Professor Jayashri Kulkarni, head of psychiatry at Monash University medical school, believes some women are being taken advantage of by some cosmetic surgery providers. She describes the popularity of labiaplasty among very young women as “terrifying”.
“Younger women are much more into genital cosmetic surgery. They go out and get all sorts of things done without knowing, of course, you can cut nerve endings,” she says.
“Many women walking around with fashionable vulvas ... have actually lost sexual feeling - and this is a rapidly rising sector of surgery. It’s frightening when you look at the numbers of young women going to get labiaplasty, you think, ‘What happened to feminism?’”
There is also “a massive acceleration” among middle-aged women opting for cosmetic surgery as they feel the need to compete in an ageist society. “There is seen to be a certain look on social media influencing older generations too, an unrealistic representation of the female form,” Kulkarni says.
Specialist Dan Kennedy says surgeons would continue to lobby for more transparency in the cosmetic surgery industry, specifically around qualifications of doctors.
“If you go to a knee surgeon, you have every expectation they have an orthopedic fellowship, they’re not a GP practising knee surgery. However it’s become accepted you might go along (to a cosmetic surgery) and somebody with general medical certification might do your face lift, liposuction or genital surgery,” he says.
“It is remarkably common to hear, (patients coming for corrective procedures say) ‘but he was a surgeon, he was a plastic surgeon’,” he says.

List of tasks —
A. In the cosmetic surgery passage, what word does Jayashri Kulkarni use for the popularity of labiaplasty among very young women?
B. Could you carry on the cosmetic surgery passage, beginning right after its final sentence?

Raw data —

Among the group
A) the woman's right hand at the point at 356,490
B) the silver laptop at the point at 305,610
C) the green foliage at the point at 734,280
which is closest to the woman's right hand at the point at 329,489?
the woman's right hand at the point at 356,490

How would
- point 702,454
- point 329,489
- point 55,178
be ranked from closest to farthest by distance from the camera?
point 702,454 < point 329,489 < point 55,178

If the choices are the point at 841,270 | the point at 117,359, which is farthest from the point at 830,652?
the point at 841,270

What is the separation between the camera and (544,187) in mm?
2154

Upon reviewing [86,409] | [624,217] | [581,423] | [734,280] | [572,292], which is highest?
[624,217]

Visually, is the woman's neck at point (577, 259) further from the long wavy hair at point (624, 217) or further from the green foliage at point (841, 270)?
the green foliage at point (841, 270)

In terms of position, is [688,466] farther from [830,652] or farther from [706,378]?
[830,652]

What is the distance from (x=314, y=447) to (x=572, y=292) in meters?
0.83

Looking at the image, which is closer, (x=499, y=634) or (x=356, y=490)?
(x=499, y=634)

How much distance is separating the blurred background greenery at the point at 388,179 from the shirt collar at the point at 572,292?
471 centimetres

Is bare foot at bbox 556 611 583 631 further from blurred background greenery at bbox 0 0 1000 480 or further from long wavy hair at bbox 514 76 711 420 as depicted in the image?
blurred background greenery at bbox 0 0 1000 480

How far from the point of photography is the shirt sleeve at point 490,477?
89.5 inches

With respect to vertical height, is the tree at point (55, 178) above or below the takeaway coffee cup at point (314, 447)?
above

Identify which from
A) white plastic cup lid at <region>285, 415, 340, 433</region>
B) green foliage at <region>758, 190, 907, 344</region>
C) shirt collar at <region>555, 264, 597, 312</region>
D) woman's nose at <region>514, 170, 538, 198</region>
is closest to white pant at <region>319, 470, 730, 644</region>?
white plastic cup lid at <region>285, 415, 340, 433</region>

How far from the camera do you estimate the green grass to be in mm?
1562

Expected results —
A. "Terrifying."

B.
“I hear that again and again. Typically, it’s in circumstances where people say, ‘If I’d known (the professional was not a registered surgeon) I would never have gone to them’.”
Safety checklist
- Avoid being operated on by a fly-in-fly out surgeon.
- There should be at least two consultations before surgery, a thorough discussion will rule out external pressures or other issues that may need to be addressed.
- The offer of free consultations is a red flag.
- Professional plastic surgeons are members of the Royal Australasian College of Surgeons.
- There should be no pressure to have any procedure, “they should be listening to your concerns and pointing out alternatives, including the alternative of doing nothing, which is often not well discussed in some commercial practices”.
- Beware of the offer of big discounts if you sign up on the spot: “That’s not ethical or reasonable. It could be an inflated price not a meaningful discount and what’s their motivation for you to ‘sign up today’?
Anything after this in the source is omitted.